On commence à bien le situer, ce modeste travailleur avec ses lunettes rondes et son nez anguleux. Apprenti, puis ouvrier, il exerce la profession d’ajusteur pour les chantiers navals de la région de Bordeaux. Tandis que son frère n’échappe pas au travail obligatoire en Allemagne (le STO, imposé après la capitulation de la France), Jacques ne force pas la cadence, sachant qu’une partie de son labeur bénéficie aux occupants. D’autant qu’en cette année 1942, le débarquement en Afrique du Nord redonne espoir à de nombreux Français. Mais tout inquiet qu’il est pour son frère, Jacques ne peut réfréner son attirance pour une demoiselle qu’il vient de rencontrer...
L’intime, le quotidien, la famille, mais aussi la grande histoire : Bruno Loth parvient toujours, comme dans les tomes précédents, à équilibrer ces éléments pour raconter cette saga familiale. Un peu comme si on prenait un cours d’histoire dans le salon du grand-père.
On s’aperçoit avec Ouvrier, de la façon très concrète dont certains citoyens envisageaient la résistance, tout en gardant une oreille collée à Radio Londres. Pas d’héroïsme, mais un état d’esprit vigilant.

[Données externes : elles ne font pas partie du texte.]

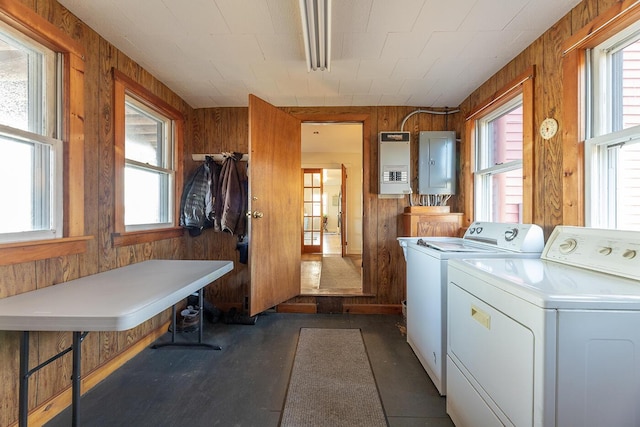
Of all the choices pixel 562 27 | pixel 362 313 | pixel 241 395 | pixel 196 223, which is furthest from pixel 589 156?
pixel 196 223

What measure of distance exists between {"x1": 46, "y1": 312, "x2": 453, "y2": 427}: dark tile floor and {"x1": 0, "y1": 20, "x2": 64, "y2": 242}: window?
1.02 metres

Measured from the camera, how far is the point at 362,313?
2793 millimetres

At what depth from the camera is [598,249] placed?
115cm

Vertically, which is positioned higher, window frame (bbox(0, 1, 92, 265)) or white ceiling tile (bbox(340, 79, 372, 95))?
white ceiling tile (bbox(340, 79, 372, 95))

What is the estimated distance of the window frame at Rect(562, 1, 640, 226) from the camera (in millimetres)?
1410

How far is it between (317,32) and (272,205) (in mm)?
1420

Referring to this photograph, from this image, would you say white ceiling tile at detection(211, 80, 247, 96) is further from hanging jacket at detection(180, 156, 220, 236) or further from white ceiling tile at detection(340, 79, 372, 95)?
white ceiling tile at detection(340, 79, 372, 95)

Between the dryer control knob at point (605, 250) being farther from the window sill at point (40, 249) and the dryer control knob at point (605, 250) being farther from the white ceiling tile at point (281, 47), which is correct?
the window sill at point (40, 249)

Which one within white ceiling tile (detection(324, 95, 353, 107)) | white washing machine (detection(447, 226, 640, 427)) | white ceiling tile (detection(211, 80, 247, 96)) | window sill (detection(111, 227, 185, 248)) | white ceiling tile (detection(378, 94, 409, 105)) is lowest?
white washing machine (detection(447, 226, 640, 427))

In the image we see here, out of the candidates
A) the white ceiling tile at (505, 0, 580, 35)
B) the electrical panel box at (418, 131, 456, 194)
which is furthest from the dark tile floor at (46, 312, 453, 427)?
the white ceiling tile at (505, 0, 580, 35)

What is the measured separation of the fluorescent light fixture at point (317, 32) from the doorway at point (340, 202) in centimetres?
167

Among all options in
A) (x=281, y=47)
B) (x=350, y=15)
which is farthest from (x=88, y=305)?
(x=350, y=15)

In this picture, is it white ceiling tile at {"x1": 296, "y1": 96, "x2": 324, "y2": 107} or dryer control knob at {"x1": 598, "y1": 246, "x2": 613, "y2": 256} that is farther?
white ceiling tile at {"x1": 296, "y1": 96, "x2": 324, "y2": 107}

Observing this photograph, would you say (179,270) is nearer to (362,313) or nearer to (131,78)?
(131,78)
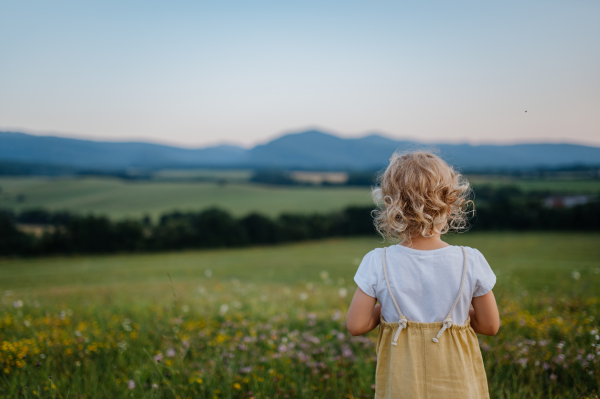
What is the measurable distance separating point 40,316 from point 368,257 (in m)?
5.00

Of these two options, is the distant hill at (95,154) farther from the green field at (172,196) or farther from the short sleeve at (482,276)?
the short sleeve at (482,276)

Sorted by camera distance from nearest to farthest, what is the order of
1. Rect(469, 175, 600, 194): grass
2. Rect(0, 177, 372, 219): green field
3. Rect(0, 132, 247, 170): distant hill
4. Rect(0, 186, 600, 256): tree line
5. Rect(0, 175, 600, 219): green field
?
Rect(469, 175, 600, 194): grass < Rect(0, 132, 247, 170): distant hill < Rect(0, 186, 600, 256): tree line < Rect(0, 175, 600, 219): green field < Rect(0, 177, 372, 219): green field

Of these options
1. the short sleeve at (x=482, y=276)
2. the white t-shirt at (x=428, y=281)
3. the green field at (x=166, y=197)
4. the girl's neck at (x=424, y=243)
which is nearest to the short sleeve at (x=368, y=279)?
the white t-shirt at (x=428, y=281)

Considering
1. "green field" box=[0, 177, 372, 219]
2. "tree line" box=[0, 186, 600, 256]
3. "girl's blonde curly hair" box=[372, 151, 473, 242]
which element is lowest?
"tree line" box=[0, 186, 600, 256]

Loth n’oublie pas d’évoquer la Shoah et l’antisémitisme. L’obsession nazie apparaît dans toute sa bêtise dans une scène marquante ou Jacques est interrogé par des SS à cause de son nez... L’album et la trilogie n’ont rien d’une lecture scolaire ou moralement obligatoire, mais ils offrent un témoignage singulier qui n’exclut aucun public et garde un crédo humaniste constamment touchant.
(par David TAUGIS)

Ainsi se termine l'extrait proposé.